**YOUR GOAL**
Rewrite the lines below as a numbered list, skipping any blank lines. Leave the picture out of your answer.

☆ ☆ ☆ ☆

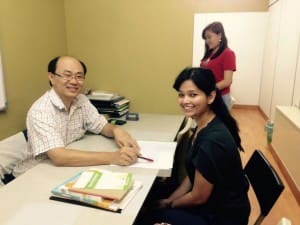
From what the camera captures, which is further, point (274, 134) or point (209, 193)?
point (274, 134)

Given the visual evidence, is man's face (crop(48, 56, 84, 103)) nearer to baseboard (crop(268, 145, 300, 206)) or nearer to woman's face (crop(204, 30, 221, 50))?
woman's face (crop(204, 30, 221, 50))

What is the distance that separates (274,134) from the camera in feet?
11.1

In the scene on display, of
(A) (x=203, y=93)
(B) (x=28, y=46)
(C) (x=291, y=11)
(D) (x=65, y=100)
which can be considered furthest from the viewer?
(C) (x=291, y=11)

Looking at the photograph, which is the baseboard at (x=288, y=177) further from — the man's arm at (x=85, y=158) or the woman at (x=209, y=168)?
the man's arm at (x=85, y=158)

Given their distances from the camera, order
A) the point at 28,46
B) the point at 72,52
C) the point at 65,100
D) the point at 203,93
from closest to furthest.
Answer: the point at 203,93 → the point at 65,100 → the point at 28,46 → the point at 72,52

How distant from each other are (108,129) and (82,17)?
1086mm

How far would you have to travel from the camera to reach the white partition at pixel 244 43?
5.51 metres

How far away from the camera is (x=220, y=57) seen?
2682 millimetres

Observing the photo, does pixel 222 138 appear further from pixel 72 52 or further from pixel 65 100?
pixel 72 52

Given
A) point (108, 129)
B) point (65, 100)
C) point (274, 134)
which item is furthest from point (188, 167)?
point (274, 134)

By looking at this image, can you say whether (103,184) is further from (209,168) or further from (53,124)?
(53,124)

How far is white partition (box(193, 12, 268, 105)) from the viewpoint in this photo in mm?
5508

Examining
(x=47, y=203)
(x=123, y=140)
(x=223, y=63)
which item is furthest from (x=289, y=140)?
(x=47, y=203)

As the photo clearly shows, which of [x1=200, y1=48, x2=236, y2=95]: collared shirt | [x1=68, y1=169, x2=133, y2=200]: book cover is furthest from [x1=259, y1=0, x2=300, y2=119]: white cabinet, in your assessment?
[x1=68, y1=169, x2=133, y2=200]: book cover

☆ ☆ ☆ ☆

**WRITTEN REPLY**
1. From what the camera captures, which is further, point (274, 134) or point (209, 193)?
2. point (274, 134)
3. Given the visual evidence, is man's face (crop(48, 56, 84, 103)) nearer to baseboard (crop(268, 145, 300, 206)) or nearer to woman's face (crop(204, 30, 221, 50))?
4. woman's face (crop(204, 30, 221, 50))
5. What is the distance that separates (274,134) from the camera in feet?
6. 11.1
7. In the scene on display, of
8. (A) (x=203, y=93)
9. (B) (x=28, y=46)
10. (C) (x=291, y=11)
11. (D) (x=65, y=100)
12. which can be considered furthest from the viewer?
13. (C) (x=291, y=11)
14. Looking at the photograph, which is the baseboard at (x=288, y=177) further from — the man's arm at (x=85, y=158) or the woman at (x=209, y=168)?
15. the man's arm at (x=85, y=158)
16. Given their distances from the camera, order
17. A) the point at 28,46
18. B) the point at 72,52
19. C) the point at 65,100
20. D) the point at 203,93
21. from closest to furthest.
22. Answer: the point at 203,93 → the point at 65,100 → the point at 28,46 → the point at 72,52
23. How distant from each other are (108,129) and (82,17)?
24. 1086mm
25. How far would you have to travel from the camera to reach the white partition at pixel 244 43?
26. 5.51 metres
27. How far away from the camera is (x=220, y=57) seen?
28. 2682 millimetres
29. Observing the photo, does pixel 222 138 appear further from pixel 72 52 or further from pixel 65 100?
30. pixel 72 52
31. Given
32. A) point (108, 129)
33. B) point (65, 100)
34. C) point (274, 134)
35. which item is furthest from point (188, 167)?
36. point (274, 134)
37. By looking at this image, can you say whether (103,184) is further from (209,168) or further from (53,124)?
38. (53,124)
39. How far is white partition (box(193, 12, 268, 105)) from the viewpoint in this photo in mm?
40. 5508
41. Examining
42. (x=47, y=203)
43. (x=123, y=140)
44. (x=223, y=63)
45. which item is furthest from (x=289, y=140)?
46. (x=47, y=203)
47. As the photo clearly shows, which of [x1=200, y1=48, x2=236, y2=95]: collared shirt | [x1=68, y1=169, x2=133, y2=200]: book cover is furthest from [x1=259, y1=0, x2=300, y2=119]: white cabinet, in your assessment?
48. [x1=68, y1=169, x2=133, y2=200]: book cover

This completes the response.